[PATCH] drm/xe/mmap: Add mmap support for PCI memory barrier

Thu Oct 17 09:46:36 UTC 2024

(+ Thomas and Lucas)

Quoting Joonas Lahtinen (2024-10-17 11:26:13)
> Quoting Matthew Auld (2024-10-16 19:23:30)
> > On 16/10/2024 17:06, Upadhyay, Tejas wrote:
> > >> On 16/10/2024 16:13, Upadhyay, Tejas wrote:
> 
> <SNIP>
> 
> > >> IMO we should at least consider not hard coding the offset in the uapi, but
> > >> maybe just return it from mmap_offset when passing a special flag, with no
> > >> hard guarentee that the offset can't change if kmd so chooses?
> > >> What do you think?
> > >>
> > >> Also if we want to keep the magic 0x50 instead of allocating an actual offset it
> > >> might be good to add a build check against DRM_FILE_PAGE_OFFSET_START
> > >> somewhere?
> > > 
> > > Build check looks good to me still let me go through both option tomorrow and get
> > > back with V2 on this. I will get this in separate patch.
> 
> We seem to be looking at the quick'n dirty downstream i915 uAPI being ported
> directly.
> 
> What was originally planned for proper upstreaming of the uAPI was to have a
> query interface that would return both the mmap offset and per-client page offset
> within that page (cacheline per DRM client). This interface would be most future-proof
> for HW changes.

I was friendly reminded that I forgot about the fact that just a single
cacheline per DRM client causes contention for any multi-threaded userspace.
And as this feature in itself is mostly an advanced optimization, it
makes sense to not apply that restriction.

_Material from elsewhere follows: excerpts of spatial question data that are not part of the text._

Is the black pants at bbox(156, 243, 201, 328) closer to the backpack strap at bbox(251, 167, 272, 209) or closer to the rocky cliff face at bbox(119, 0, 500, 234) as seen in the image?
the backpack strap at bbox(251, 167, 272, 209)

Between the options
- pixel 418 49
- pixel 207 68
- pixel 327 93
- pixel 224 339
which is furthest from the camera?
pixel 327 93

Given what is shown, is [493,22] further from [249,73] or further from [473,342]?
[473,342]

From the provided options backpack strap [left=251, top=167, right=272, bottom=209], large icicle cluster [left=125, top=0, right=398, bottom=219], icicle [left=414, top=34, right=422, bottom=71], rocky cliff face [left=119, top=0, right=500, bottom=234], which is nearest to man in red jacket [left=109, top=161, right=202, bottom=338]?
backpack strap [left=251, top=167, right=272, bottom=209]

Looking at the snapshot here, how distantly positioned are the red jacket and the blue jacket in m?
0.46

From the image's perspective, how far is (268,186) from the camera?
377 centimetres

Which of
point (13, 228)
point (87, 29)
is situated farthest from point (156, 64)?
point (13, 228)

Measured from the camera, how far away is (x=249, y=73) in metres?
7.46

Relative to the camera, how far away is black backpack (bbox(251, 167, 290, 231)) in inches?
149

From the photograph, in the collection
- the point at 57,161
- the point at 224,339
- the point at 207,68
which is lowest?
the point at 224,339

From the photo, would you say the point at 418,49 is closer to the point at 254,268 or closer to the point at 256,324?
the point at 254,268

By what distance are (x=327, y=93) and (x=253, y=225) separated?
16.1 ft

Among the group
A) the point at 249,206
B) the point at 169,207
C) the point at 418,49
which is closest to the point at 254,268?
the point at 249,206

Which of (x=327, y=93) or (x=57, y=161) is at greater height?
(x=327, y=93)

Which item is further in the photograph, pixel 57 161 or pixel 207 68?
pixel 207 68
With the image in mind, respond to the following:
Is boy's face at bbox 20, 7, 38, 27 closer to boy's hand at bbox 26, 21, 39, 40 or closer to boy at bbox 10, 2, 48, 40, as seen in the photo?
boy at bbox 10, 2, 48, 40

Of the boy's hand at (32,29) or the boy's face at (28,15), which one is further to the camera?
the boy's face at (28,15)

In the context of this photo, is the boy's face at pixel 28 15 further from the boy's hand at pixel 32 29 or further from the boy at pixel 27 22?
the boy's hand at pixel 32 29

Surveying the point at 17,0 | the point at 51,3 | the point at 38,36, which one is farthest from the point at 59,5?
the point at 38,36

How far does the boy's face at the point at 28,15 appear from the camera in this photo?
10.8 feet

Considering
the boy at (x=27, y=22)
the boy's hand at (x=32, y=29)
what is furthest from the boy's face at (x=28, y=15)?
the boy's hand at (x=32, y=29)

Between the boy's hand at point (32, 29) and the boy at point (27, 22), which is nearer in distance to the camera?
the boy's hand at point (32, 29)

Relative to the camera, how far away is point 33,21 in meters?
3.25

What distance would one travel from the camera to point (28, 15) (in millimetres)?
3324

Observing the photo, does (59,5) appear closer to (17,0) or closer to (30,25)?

What downstream i915 ended up doing is allowing userspace to randomize
within the page, so that different threads from same process do not land
on same cachelines.

Adding cacheline range per DRM client feels a bit complex just to future-proof the
uAPI at this point given with query we should be able to add _V2 variant rather
cheaply if the need to pass more details in the future.

So I guess we could go either go with the more simple option of implicit randomization
within the page at this point, or a more complex query API where we return [start, end]
cacheline range (which would be full page on current known platforms).

Thomas or Lucas, any preference?

Regards, Joonas

> And if that query returns a failure, userspace would have to revert back to alternative
> mechanism (either kernel doesn't support this feature, or it got disabled). That
> fallback code should exist and be validated and reviewed in the userspace code
> before merging.
> 
> Regards, Joonas